We didn't ask for Al Nienhuis to be our sheriff, but now that he's here, most of us want him to stick around.
So help him out, County Commission. Let the new guy show his troops he's a tough guy, which — judging from what I've read about his former department in Pasco County — will let him keep his job until he's an old guy.
Here's how you do it: Put up a fight on his budget. Don't act as if he's doing us some big favor when he says, as he's expected to, that he'll trim spending by 5 percent next year. When you meet on Tuesday for your budget hearing, tell him his office is bloated, which it is by today's lean standards. Show him that its funding has barely been trimmed in recent years while spending in other county operations has been slashed.
You could probably argue that he could cut deputies — Hernando's got more of them, per 1,000 residents, than either Citrus or Pasco — but you don't have to.
The last budget proposal Nienhuis released included 195.8 non-sworn positions, including 15 for clerks whose main job is writing deputies' reports for them. And dealing with the Sheriff's Office can feel like stepping back in time a few years, when every county worker seemed to be driving a $50,000 pickup truck.
The office's Emergency Operations Center (which, in fairness, was built in those old days) has as many flat-screen TVs as a sports bar. And, as we at the Times learned during a recent tour of the center, it not only has a backup generator, but is hoping to acquire, with grant money, a backup to the backup.

### [The data]
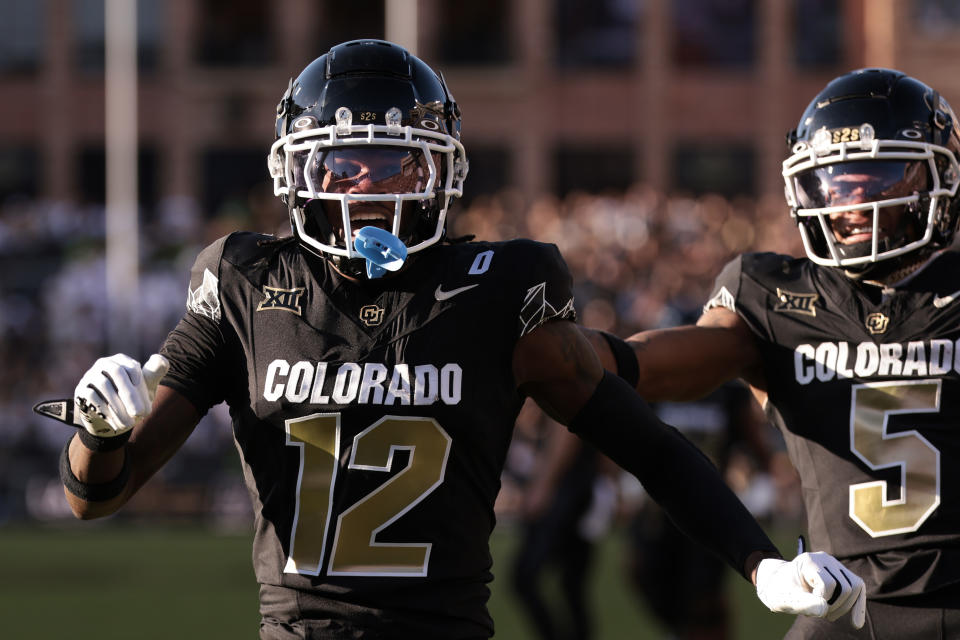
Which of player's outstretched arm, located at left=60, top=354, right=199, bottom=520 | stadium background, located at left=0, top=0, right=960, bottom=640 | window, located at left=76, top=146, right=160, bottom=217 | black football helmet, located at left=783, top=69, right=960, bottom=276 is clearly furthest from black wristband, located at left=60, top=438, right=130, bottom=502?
window, located at left=76, top=146, right=160, bottom=217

### [Questions]
a - Answer these about the piece on the sheriff's budget:
(i) By what percentage is Nienhuis expected to say he'll trim spending next year?
(ii) How many non-sworn positions did his last budget proposal include?
(iii) What is the Emergency Operations Center hoping to acquire with grant money?
b - Extract from the piece on the sheriff's budget the passage from "We didn't ask" up to and including "an old guy.".
You won't need the material for any of this.

### [Answers by item number]
a -
(i) 5 percent
(ii) 195.8
(iii) A backup to its backup generator

b -
We didn't ask for Al Nienhuis to be our sheriff, but now that he's here, most of us want him to stick around.
So help him out, County Commission. Let the new guy show his troops he's a tough guy, which — judging from what I've read about his former department in Pasco County — will let him keep his job until he's an old guy.